#### TASK DIRECTIONS:
Write out the entries below word for word, starting at the line that contains "From this view, is" and ending with the last line of the entries.

## START PROVIDED ENTRIES

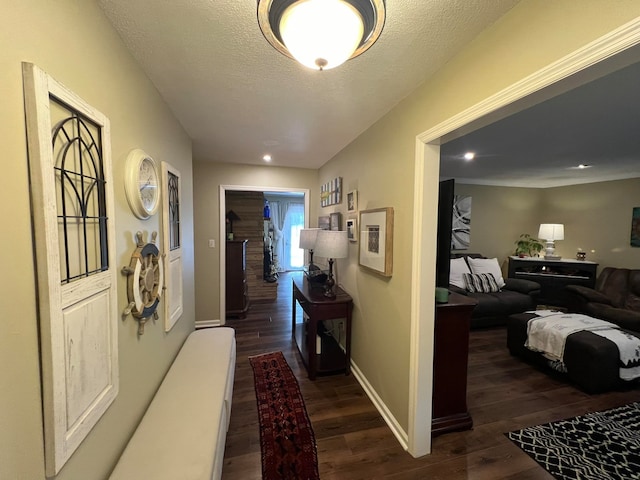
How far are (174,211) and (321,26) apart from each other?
1730 mm

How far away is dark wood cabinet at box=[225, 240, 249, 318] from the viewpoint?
13.2 feet

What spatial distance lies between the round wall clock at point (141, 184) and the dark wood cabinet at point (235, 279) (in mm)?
2477

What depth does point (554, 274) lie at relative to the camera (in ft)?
15.4

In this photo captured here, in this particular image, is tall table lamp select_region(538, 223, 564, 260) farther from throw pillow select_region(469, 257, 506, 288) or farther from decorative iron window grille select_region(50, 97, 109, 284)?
decorative iron window grille select_region(50, 97, 109, 284)

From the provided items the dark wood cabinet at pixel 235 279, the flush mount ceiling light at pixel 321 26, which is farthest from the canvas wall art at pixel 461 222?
the flush mount ceiling light at pixel 321 26

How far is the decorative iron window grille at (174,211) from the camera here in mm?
1893

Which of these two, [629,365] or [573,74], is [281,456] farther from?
[629,365]

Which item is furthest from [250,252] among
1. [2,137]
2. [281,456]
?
[2,137]

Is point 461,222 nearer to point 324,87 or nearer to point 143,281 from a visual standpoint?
point 324,87

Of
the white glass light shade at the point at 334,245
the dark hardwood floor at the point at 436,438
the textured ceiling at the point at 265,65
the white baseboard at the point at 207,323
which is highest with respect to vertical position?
the textured ceiling at the point at 265,65

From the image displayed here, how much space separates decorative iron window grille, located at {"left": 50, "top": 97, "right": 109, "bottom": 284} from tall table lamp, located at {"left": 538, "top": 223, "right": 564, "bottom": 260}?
648cm

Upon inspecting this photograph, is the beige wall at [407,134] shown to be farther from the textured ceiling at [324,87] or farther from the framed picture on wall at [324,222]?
the framed picture on wall at [324,222]

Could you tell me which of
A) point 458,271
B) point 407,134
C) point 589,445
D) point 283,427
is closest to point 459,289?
point 458,271

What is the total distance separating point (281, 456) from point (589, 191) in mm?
6494
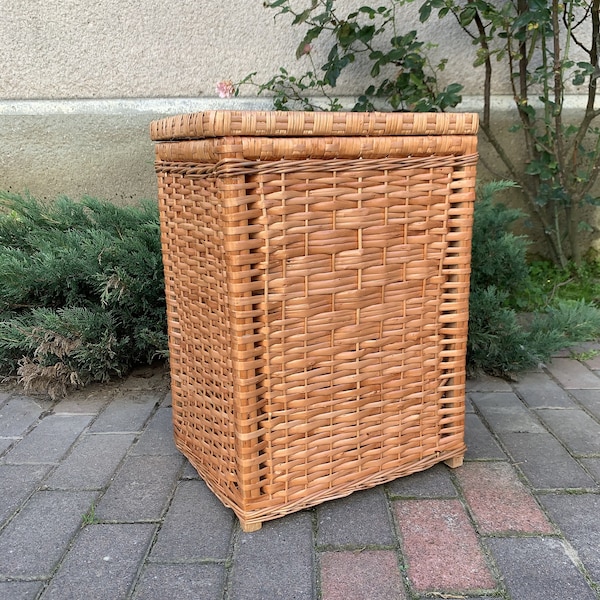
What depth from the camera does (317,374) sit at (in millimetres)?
1398

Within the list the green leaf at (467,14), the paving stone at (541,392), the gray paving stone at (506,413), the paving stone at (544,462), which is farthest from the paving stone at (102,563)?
the green leaf at (467,14)

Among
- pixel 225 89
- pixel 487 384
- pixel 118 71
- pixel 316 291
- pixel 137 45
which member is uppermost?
pixel 137 45

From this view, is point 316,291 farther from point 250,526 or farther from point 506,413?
point 506,413

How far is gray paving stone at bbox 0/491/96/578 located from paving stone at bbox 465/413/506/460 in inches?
46.5

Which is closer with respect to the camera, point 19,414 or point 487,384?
point 19,414

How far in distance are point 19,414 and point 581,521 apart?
196 cm

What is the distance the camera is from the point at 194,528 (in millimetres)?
1430

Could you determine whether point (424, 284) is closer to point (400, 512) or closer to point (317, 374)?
point (317, 374)

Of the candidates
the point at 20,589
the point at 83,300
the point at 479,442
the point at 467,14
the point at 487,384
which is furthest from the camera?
the point at 467,14

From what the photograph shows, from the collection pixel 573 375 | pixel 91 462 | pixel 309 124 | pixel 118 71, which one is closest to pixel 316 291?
pixel 309 124

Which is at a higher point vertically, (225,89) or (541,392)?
(225,89)

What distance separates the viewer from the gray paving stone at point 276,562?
1213 millimetres

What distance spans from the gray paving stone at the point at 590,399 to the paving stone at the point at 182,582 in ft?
4.95

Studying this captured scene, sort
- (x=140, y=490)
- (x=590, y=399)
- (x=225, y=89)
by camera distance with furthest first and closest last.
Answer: (x=225, y=89)
(x=590, y=399)
(x=140, y=490)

## END PROVIDED ENTRIES

#### ANSWER TO THIS TASK:
From this view, is point 316,291 farther from point 250,526 or farther from point 506,413?
point 506,413

How far is gray paving stone at bbox 0/491/96/578 located from paving stone at bbox 465/413/506/460 in inches?
46.5

Which is closer with respect to the camera, point 19,414 or point 487,384?
point 19,414

How far in distance are point 19,414 and point 581,521 apart?
196 cm

What is the distance the camera is from the point at 194,528 (in millimetres)?
1430

Could you determine whether point (424, 284) is closer to point (400, 512) or closer to point (317, 374)?
point (317, 374)

Of the candidates
the point at 20,589
the point at 83,300
the point at 479,442
the point at 467,14
the point at 487,384
which is furthest from the camera?
the point at 467,14

From what the photograph shows, from the collection pixel 573 375 | pixel 91 462 | pixel 309 124 | pixel 118 71, which one is closest to pixel 316 291?
pixel 309 124

Which is at a higher point vertically, (225,89) or (541,392)?
(225,89)

What distance separates the viewer from the gray paving stone at point 276,562?
1213 millimetres

What distance spans from the gray paving stone at the point at 590,399 to the paving stone at the point at 182,582 in ft?
4.95

Studying this captured scene, sort
- (x=140, y=490)
- (x=590, y=399)
- (x=225, y=89)
by camera distance with furthest first and closest last.
Answer: (x=225, y=89)
(x=590, y=399)
(x=140, y=490)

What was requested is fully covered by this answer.